Un messaggio da Peter Dinklage

Credo che, per una persona affetta da disabilità, il senso dell’umorismo sia una condizione necessaria per poter vivere in maniera serena. E soprattutto, fare umorismo su sè stessi è indispensabile. Aiuta ad alleggerirsi e a far capire agli altri che sei esattamento come loro.

Mi sembra doveroso citare quindi una frase detta da Peter Dinklage. Chi è Peter Dinklage? Prima di tutto, un grandissimo attore americano, fattosi notare con il bellissimo film indipendente The Station Agent, e vincitore di un Emmy Award per la sua interpretazione nel serial fantasy Game of Thrones. Secondo poi, Dinklage è affetto da una forma di nanismo nota come acondroplasia.
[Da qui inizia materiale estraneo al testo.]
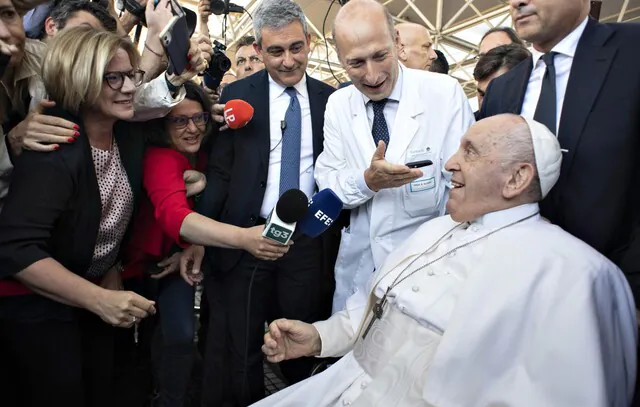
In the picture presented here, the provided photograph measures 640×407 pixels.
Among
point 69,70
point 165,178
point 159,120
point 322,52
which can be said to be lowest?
point 322,52

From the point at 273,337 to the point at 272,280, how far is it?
0.61 metres

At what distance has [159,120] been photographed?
224 cm

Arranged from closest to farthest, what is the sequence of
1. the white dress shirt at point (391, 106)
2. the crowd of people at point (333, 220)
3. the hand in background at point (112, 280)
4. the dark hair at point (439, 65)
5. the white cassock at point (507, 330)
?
the white cassock at point (507, 330), the crowd of people at point (333, 220), the hand in background at point (112, 280), the white dress shirt at point (391, 106), the dark hair at point (439, 65)

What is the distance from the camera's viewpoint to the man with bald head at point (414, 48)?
3375mm

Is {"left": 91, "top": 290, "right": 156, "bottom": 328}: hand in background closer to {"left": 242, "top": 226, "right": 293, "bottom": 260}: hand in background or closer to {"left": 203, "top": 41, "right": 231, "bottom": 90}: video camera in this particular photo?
{"left": 242, "top": 226, "right": 293, "bottom": 260}: hand in background

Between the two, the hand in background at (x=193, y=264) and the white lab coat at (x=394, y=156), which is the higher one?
the white lab coat at (x=394, y=156)

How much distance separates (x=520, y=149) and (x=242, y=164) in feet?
3.83

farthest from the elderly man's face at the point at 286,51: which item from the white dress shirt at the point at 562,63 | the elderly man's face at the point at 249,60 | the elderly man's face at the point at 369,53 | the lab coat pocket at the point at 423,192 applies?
the elderly man's face at the point at 249,60

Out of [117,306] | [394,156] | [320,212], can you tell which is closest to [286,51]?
[394,156]

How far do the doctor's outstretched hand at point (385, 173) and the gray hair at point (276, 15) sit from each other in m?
0.78

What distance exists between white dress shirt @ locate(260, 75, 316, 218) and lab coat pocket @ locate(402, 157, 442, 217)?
0.46 m

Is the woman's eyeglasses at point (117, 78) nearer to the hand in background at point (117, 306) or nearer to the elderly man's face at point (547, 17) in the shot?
the hand in background at point (117, 306)

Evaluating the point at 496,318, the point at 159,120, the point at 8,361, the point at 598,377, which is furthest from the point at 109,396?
the point at 598,377

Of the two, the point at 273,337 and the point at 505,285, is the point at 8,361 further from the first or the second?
the point at 505,285
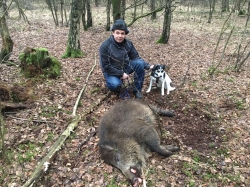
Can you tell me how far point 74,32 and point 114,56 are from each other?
4.59 meters

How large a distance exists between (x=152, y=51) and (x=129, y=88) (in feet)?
17.5

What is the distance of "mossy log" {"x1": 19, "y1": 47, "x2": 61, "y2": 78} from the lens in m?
7.83

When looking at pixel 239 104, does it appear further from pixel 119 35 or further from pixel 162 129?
pixel 119 35

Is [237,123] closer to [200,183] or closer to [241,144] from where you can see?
[241,144]

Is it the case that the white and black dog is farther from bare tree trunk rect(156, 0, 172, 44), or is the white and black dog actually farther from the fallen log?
bare tree trunk rect(156, 0, 172, 44)

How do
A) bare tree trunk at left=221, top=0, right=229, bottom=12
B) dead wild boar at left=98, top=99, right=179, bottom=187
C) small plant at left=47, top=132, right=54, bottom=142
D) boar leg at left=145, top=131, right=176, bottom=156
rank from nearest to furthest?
dead wild boar at left=98, top=99, right=179, bottom=187 < boar leg at left=145, top=131, right=176, bottom=156 < small plant at left=47, top=132, right=54, bottom=142 < bare tree trunk at left=221, top=0, right=229, bottom=12

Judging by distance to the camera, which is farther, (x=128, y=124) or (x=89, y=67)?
(x=89, y=67)

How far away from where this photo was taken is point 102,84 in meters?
8.12

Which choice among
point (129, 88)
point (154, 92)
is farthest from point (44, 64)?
point (154, 92)

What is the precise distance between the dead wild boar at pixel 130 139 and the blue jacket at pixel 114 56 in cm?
185

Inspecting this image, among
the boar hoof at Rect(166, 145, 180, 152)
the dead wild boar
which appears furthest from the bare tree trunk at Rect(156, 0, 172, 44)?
the boar hoof at Rect(166, 145, 180, 152)

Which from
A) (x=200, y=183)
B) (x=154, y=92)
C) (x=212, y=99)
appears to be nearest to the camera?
(x=200, y=183)

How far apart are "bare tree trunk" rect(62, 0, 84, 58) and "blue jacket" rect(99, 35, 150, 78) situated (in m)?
4.19

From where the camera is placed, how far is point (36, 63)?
790cm
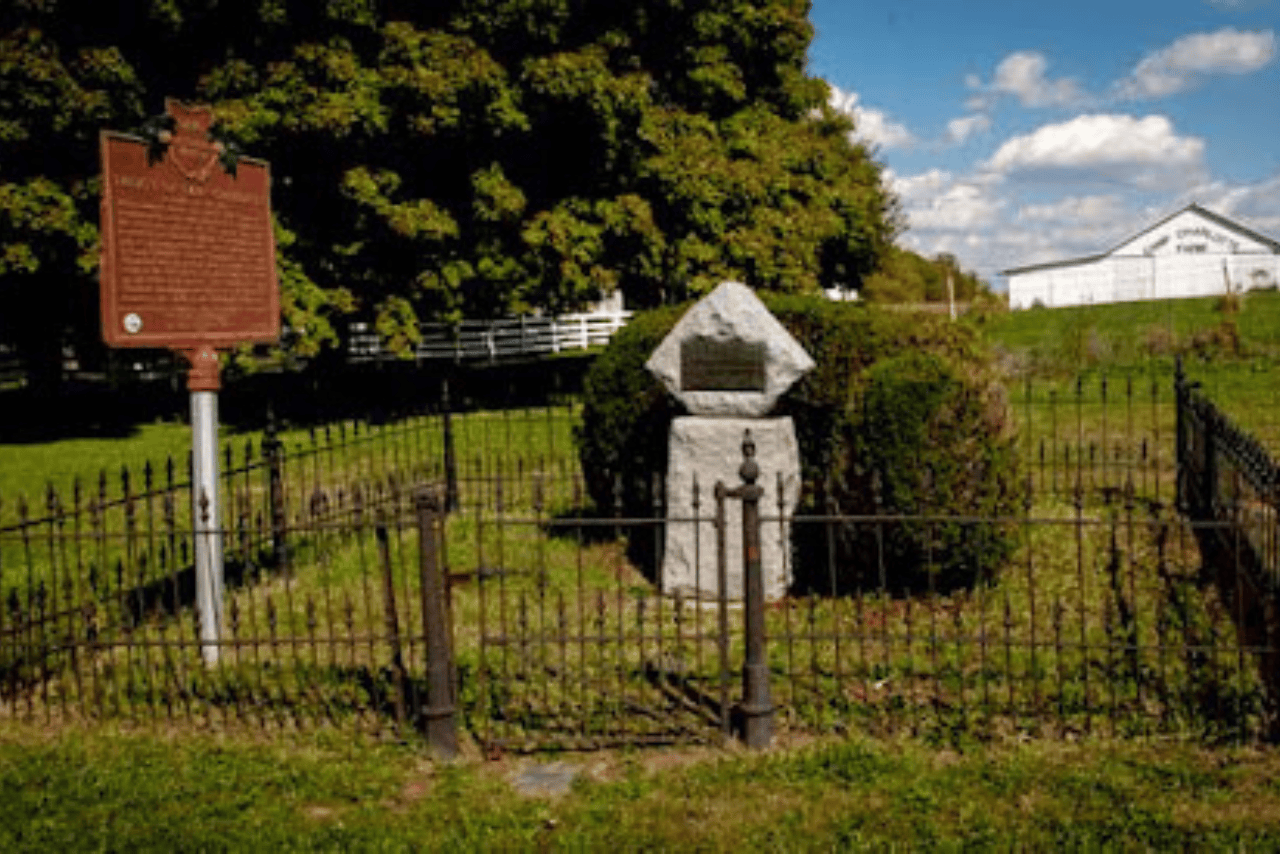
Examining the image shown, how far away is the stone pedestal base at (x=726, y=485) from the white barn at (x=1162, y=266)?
43335 millimetres

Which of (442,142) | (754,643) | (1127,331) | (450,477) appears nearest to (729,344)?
(754,643)

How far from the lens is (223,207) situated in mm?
5984

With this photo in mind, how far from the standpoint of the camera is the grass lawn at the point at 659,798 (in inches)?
151

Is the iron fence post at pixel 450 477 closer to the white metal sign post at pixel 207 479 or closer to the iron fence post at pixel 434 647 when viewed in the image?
the white metal sign post at pixel 207 479

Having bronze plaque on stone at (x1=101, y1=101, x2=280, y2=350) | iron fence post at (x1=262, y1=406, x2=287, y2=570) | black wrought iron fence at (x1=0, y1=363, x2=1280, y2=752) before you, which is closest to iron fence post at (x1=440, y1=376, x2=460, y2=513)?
black wrought iron fence at (x1=0, y1=363, x2=1280, y2=752)

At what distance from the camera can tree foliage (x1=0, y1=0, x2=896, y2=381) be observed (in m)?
14.7

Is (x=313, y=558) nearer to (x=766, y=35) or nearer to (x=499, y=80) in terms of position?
(x=499, y=80)

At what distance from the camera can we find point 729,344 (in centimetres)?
668

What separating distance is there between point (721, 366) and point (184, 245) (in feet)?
10.6

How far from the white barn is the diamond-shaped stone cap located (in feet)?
142

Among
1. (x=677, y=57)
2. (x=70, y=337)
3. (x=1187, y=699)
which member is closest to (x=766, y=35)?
(x=677, y=57)

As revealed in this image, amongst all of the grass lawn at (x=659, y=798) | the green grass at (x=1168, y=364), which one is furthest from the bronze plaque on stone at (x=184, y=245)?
the green grass at (x=1168, y=364)

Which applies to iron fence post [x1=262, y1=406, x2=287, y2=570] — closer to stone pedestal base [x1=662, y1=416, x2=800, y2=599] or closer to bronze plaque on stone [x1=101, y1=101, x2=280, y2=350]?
bronze plaque on stone [x1=101, y1=101, x2=280, y2=350]

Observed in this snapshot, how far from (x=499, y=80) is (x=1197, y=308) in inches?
914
E’ un attore a tutto tondo, non abbonato a ruoli da folletto crudele, gnomo da giardino, Ewok o Oompa Loompa, che riesce a regalare una gamma di ruoli veramente ampia, non lasciando che la sua condizione influisse sulla sua carriera.

Ed ecco un importante messaggio che il nostro Pete lascia ai “diversi” di tutto il mondo:

When I was younger, definitely, I let it get to me. As an adolescent, I was bitter and angry and I definitely put up these walls. But the older you get, you realize you just have to have a sense of humour. You just know that it’s not your problem. It’s theirs.

Certamento, quando ero più giovane la mia condizione mi aveva buttato giù. Da adolescente, ero arrabbiato ed amareggiato, e costruivo dei muri intorno a me. Ma più invecchi, più capisci che devi possedere un senso dell’umorismo. Ti accorgi soltanto che non sei tu ad avere un problema. Ce l’hanno loro.

Una piccola precisazione

Ciao a tutti, carrozzati e non. Mi presento: sono Il Ruotante Anonimo, un ragazzo disabile come tanti altri. Premetto dicendo che detesto il termine “diversamente abile” e che vorrei nessuno lo usasse nei commenti. Il termine “disabile” si riferisce solo ed esclusivamente alla mia condizione fisica, ed è quella che sta ad indicare. Ho altre abilità e non ho bisogno che questo venga specificato in un termine politicamente corretto, per paura che chiamarmi disabile possa offendermi. Gli unici privilegi che desidero sono quelli che mi consentirebbero di vivere una vita cosiddetta “normale”. La prima regola della mia vita è questa: Definire un disabile “speciale”, con tutte le migliori intenzioni possibile, è discriminatorio quanto definirlo inferiore, deforme o sfigato. Come disabile, non voglio che mi si veda come un essere puro nello spirito, un portatore di luce temprato nell’animo da anni di fatica: possono benissimo esistere disabili stronzi o vili nel profondo, come vi sono fra ogni essere umano. E come un essere umano qualsiasi anche un disabile ha il “diritto”, e sente il bisogno, di essere preso in giro dagli amici, di subire una delusione amorosa, di prendere brutti voti, di essere mandato a fanculo quando fa l’idiota e di essere punito quando infrange la legge. Il diritto di essere trattato come una persona normale, quale sono. Il diritto di odiare come di amare.